Of course this must contain a great deal of truth. It is particularly effective when Boyle traces a sort of Pygmalion complex running right through the poetry, finally flowering in the “astonishing energy and novelty” of the erotic Roman Elegies. Here under the poet’s hand, and in the bed of his mistress “Faustina,” antique marble becomes living flesh, in the famous lines:
Only thus I appreciate marble; reflecting, comparing,
See with an eye that can feel, feel with an hand that can see.
To bring such poetry closer to us is perhaps, in the end, the hardest thing of all; and it is what Nicholas Boyle does best.
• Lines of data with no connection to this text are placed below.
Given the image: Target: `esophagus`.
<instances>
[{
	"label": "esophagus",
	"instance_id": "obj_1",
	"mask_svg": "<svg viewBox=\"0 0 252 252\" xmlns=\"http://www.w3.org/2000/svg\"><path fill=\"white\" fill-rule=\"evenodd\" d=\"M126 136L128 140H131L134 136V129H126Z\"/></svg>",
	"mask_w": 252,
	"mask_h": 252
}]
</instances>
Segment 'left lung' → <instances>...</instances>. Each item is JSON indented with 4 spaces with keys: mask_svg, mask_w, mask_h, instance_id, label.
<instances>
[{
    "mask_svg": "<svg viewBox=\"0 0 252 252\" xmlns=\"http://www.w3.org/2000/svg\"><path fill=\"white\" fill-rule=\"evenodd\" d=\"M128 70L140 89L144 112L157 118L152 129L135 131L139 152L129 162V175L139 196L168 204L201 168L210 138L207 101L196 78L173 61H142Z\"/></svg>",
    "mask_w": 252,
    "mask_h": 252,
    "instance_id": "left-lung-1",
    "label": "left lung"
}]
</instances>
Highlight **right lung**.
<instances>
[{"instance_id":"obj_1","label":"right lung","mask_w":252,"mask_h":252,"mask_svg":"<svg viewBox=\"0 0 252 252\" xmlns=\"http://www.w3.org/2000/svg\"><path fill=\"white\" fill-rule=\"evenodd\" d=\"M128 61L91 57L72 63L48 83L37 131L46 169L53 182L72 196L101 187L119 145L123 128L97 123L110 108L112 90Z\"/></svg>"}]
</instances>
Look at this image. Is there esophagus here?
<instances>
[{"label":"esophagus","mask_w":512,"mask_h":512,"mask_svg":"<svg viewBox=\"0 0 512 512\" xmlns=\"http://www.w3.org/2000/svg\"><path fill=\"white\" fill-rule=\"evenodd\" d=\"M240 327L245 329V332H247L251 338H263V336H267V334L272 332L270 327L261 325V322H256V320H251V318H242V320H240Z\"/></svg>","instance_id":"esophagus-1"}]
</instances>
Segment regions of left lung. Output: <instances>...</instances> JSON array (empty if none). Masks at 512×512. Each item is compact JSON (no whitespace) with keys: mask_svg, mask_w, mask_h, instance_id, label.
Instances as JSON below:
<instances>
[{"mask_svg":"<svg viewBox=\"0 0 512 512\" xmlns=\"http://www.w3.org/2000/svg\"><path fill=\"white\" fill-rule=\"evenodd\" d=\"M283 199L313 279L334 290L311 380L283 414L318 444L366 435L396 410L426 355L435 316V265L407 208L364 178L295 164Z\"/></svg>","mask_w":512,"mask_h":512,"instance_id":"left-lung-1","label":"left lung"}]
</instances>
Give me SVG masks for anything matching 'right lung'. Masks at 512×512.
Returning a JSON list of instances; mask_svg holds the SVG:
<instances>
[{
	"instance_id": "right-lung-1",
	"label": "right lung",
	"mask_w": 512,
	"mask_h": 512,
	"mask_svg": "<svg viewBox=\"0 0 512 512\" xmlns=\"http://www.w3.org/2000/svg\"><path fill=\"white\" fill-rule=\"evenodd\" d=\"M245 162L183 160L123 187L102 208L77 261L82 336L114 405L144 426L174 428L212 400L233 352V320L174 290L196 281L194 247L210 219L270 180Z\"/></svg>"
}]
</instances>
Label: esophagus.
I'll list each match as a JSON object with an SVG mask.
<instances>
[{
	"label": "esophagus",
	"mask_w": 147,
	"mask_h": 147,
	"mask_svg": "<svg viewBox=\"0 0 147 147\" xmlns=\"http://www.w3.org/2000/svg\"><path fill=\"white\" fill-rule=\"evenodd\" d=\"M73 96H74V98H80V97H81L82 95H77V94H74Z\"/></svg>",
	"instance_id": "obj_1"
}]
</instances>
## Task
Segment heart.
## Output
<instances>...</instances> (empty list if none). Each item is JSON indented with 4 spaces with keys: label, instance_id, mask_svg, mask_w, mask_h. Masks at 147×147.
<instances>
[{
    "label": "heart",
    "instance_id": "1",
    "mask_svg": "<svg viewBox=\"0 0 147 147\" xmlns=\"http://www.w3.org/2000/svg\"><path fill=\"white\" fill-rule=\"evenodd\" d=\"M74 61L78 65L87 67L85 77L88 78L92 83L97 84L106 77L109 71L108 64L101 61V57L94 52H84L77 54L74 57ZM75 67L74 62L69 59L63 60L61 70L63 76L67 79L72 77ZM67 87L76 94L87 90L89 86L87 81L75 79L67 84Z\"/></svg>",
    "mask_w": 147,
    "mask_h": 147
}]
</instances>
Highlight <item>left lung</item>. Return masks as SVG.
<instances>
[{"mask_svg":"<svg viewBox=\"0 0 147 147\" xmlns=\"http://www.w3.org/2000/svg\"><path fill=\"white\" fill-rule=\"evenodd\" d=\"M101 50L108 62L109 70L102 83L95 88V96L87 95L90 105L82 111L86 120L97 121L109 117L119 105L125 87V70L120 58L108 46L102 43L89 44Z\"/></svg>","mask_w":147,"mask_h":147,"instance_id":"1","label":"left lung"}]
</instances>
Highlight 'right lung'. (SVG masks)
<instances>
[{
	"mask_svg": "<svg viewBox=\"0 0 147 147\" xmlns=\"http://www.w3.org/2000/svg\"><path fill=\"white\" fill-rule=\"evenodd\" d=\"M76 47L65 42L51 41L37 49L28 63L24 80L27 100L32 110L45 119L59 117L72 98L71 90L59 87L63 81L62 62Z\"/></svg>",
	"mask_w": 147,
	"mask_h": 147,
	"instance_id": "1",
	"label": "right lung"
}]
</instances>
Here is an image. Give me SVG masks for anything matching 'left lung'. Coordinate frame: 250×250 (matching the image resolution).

He leaves us with the most powerful literary impression of the forty-year-old Goethe, professionally reestablished on his own terms in the Weimar administration, his “center” intellectually and emotionally secured with the birth of a son, and the whole energy of his genius turning outward—like some huge searchlight—to sweep the gathering storms of Europe.
So despite all the problems of biographical narrative I have indicated, Goethe emerges as a tremendous achievement. Though in a very different manner, it is a worthy successor to Lewes and the great tradition. It is, in its own way, a magisterial act of translation between cultures: it gives us “the knowledge,” and makes us part of a wider world. It strikes me particularly that with the reintegration of a unified Germany into the heart of contemporary Europe, we have been given a Goethe for our time, as well as his. Forging his own way between Frankfurt (the West), Weimar (the East), and Rome (the blessed South), Goethe’s life and work form a kind of allegory—as Keats said all serious biography should—for our own age. His powers of renewal, of transformation, are made intriguing and exemplary. Awaiting hopefully for Nicholas Boyle’s Volume Two, one might wonder if the true Goethezeit is only now arriving on the building site.